1. Stop being such a nancy and eat another cookie, or I'll sick the FC of W on you.
2. There is no #2
So those are the two positions, in a nutshell. But despite the merrychristmasers' claim that there is no #2, I think they're both completely full of shit.
As with most things of theological 'significance,' the celebration of Christmas was discussed, drawn up, bickered over, sent in, sent back, queried, lost, found, subjected to public enquiry, lost again, signed in triplicate, and eventually agreed upon by old, snaggletoothed white men in very tall hats and gold robes. The short version of the story is that a few hundred years ago, they began a hostile takeover of Winter Solstice - mainly by setting the celebration of the birth of Christ (which probably took place sometime in Autumn) 4 days removed from said Solstice. Since then, more white people have continued their work, adopting one Solstice tradition after another, wrapping them in swaddling clothes, placing them a manger, and calling them Christianity. Holly, ivy, mistletoe, yule log, the giving of gifts, decorated trees, magical reindeer, etc. -- you guessed it -- all Solstice.

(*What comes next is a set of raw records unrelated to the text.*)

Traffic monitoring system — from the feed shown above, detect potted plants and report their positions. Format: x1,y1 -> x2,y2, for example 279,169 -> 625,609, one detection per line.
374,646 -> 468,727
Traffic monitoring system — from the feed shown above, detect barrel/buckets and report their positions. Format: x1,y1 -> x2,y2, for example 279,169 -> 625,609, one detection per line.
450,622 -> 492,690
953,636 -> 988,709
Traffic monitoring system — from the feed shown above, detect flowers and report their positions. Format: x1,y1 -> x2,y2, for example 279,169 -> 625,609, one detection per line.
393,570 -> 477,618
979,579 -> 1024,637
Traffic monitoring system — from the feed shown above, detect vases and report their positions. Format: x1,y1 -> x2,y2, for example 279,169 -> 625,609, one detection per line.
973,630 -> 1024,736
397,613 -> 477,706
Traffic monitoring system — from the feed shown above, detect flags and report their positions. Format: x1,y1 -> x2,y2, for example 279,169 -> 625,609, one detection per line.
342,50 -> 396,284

So, as one is what one eats, Christmas has become what the Christians stomped out so long ago: a pagan celebration of giving, generic good will, and the worship of tangible things -- egg nog, ipods, celestial bodies, whatever. But I do agree that our new traditions are just like believing in God -- trampelled Walmart employees, neverending delays at LaGuardia, arguments with relatives, supressing our natural needs, giving in to authority figures, and listening to great aunt Mervleputz talk drunkedly about all the people she knows who have died since last Christmas, and from what disease, and at what hostpital.
But even with all the shades of similarity, Christmas is not, and has never been, a religious holiday for most. We're really just celebrating the shortest daylight of the year with red and green flair four days late. So when the vehement bullies demand that 'Merry Christmas-es' fill our American air, it doesn't offend me, but I don't exactly agree.
So Happy Solstice, one and all. Enjoy your bread and jam, and any of you guys call me Francis... and I'll kill you.